602 (d)1. The Department of Education, in consultation with the
603 agencies and school districts, shall develop procedures for
604 written notification to school districts regarding the placement
605 of an exceptional student in a residential care facility. The
606 procedures must:
607 a. Provide for written notification of a placement that
608 crosses school district lines; and
609 b. Identify the entity responsible for the notification for
610 each facility that is operated, licensed, or regulated by an
611 agency.
612 2. The State Board of Education shall adopt the procedures
613 by rule pursuant to ss. 120.536(1) and 120.54 and the agencies
614 shall implement the procedures.
615 3. A residential care facility that is licensed by the
616 Agency for Persons with Disabilities shall provide written
617 notification to school districts when an exceptional student is
618 placed in the residential care facility.
619
620 The requirements of paragraphs (c) and (d) do not apply to
621 written agreements among school districts which specify each
622 school district’s responsibility for providing and paying for
623 educational services to an exceptional student in a residential
624 care facility.
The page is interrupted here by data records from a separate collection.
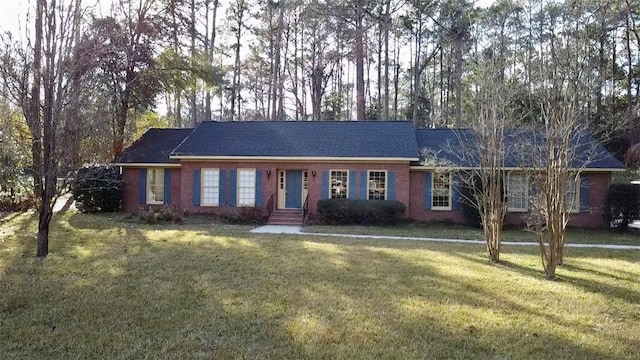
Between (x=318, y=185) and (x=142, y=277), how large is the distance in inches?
441

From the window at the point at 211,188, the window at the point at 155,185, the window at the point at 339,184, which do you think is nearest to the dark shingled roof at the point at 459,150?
the window at the point at 339,184

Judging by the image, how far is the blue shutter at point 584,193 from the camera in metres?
17.0

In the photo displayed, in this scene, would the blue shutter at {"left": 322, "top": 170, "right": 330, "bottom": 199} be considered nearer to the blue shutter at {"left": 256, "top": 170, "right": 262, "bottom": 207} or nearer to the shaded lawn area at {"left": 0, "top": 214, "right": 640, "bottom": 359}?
the blue shutter at {"left": 256, "top": 170, "right": 262, "bottom": 207}

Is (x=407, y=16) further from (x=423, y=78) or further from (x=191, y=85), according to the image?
(x=191, y=85)

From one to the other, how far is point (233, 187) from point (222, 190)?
0.46 metres

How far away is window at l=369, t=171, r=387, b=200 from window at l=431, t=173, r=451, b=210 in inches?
74.4

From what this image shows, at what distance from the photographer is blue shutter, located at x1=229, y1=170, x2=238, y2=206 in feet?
61.0

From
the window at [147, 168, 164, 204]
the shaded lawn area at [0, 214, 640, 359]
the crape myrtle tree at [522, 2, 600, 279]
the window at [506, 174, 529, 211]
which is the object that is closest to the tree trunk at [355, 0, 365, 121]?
the window at [506, 174, 529, 211]

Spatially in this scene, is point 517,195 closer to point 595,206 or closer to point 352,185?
point 595,206

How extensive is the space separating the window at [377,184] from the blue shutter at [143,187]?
9.48 meters

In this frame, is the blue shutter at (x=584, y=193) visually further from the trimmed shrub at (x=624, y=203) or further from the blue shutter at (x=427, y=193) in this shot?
the blue shutter at (x=427, y=193)

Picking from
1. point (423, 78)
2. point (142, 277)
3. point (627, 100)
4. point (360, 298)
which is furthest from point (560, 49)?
point (423, 78)

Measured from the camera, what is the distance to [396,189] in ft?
58.2

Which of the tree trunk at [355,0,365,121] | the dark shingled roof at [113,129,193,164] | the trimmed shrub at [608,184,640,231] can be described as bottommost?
the trimmed shrub at [608,184,640,231]
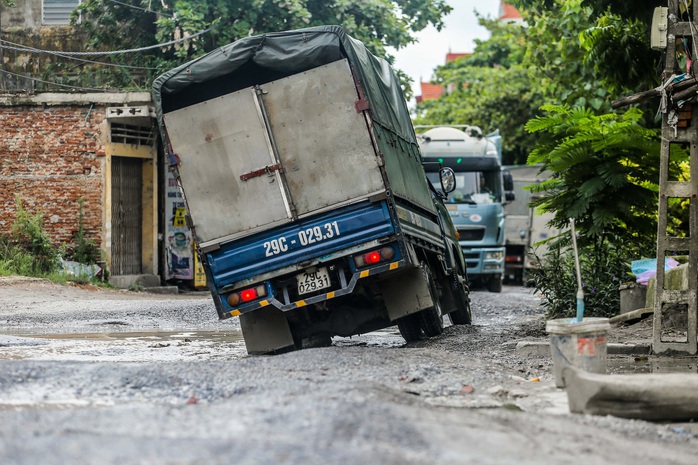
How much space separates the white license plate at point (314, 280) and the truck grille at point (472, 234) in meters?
13.6

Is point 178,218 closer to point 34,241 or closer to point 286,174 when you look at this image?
point 34,241

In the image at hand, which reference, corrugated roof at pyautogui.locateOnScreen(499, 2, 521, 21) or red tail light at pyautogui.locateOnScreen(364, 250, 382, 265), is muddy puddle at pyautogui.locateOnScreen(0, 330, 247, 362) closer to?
red tail light at pyautogui.locateOnScreen(364, 250, 382, 265)

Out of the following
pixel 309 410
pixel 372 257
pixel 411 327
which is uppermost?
pixel 372 257

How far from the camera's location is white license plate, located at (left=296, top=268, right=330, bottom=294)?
10.9 meters

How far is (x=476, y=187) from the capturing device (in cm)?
2386

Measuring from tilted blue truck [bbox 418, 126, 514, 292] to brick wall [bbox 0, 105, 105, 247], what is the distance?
7667 mm

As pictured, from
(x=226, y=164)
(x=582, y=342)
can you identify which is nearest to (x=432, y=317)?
(x=226, y=164)

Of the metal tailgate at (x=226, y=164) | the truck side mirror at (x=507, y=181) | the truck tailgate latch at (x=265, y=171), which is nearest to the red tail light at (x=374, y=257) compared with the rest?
the metal tailgate at (x=226, y=164)

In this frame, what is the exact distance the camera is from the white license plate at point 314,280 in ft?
35.6

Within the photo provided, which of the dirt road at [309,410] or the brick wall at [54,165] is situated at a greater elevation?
the brick wall at [54,165]

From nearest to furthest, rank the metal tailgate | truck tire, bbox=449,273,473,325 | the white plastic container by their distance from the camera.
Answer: the white plastic container → the metal tailgate → truck tire, bbox=449,273,473,325

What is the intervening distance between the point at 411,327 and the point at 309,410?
701 cm

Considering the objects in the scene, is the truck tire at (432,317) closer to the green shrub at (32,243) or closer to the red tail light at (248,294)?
the red tail light at (248,294)

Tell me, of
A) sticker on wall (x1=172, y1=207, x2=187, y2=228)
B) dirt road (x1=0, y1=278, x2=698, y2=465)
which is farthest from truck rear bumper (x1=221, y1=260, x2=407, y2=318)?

However, each agreement must require a school
625 district to review the student’s IEP within 10 business days
626 after receiving the notification required under paragraph (b).
627 (4) The Department of Education and agencies shall enter
628 into an agreement for interagency coordination which
629 incorporates the elements set forth in 34 C.F.R. s. 300.154.
630 Section 8. This act shall take effect July 1, 2009.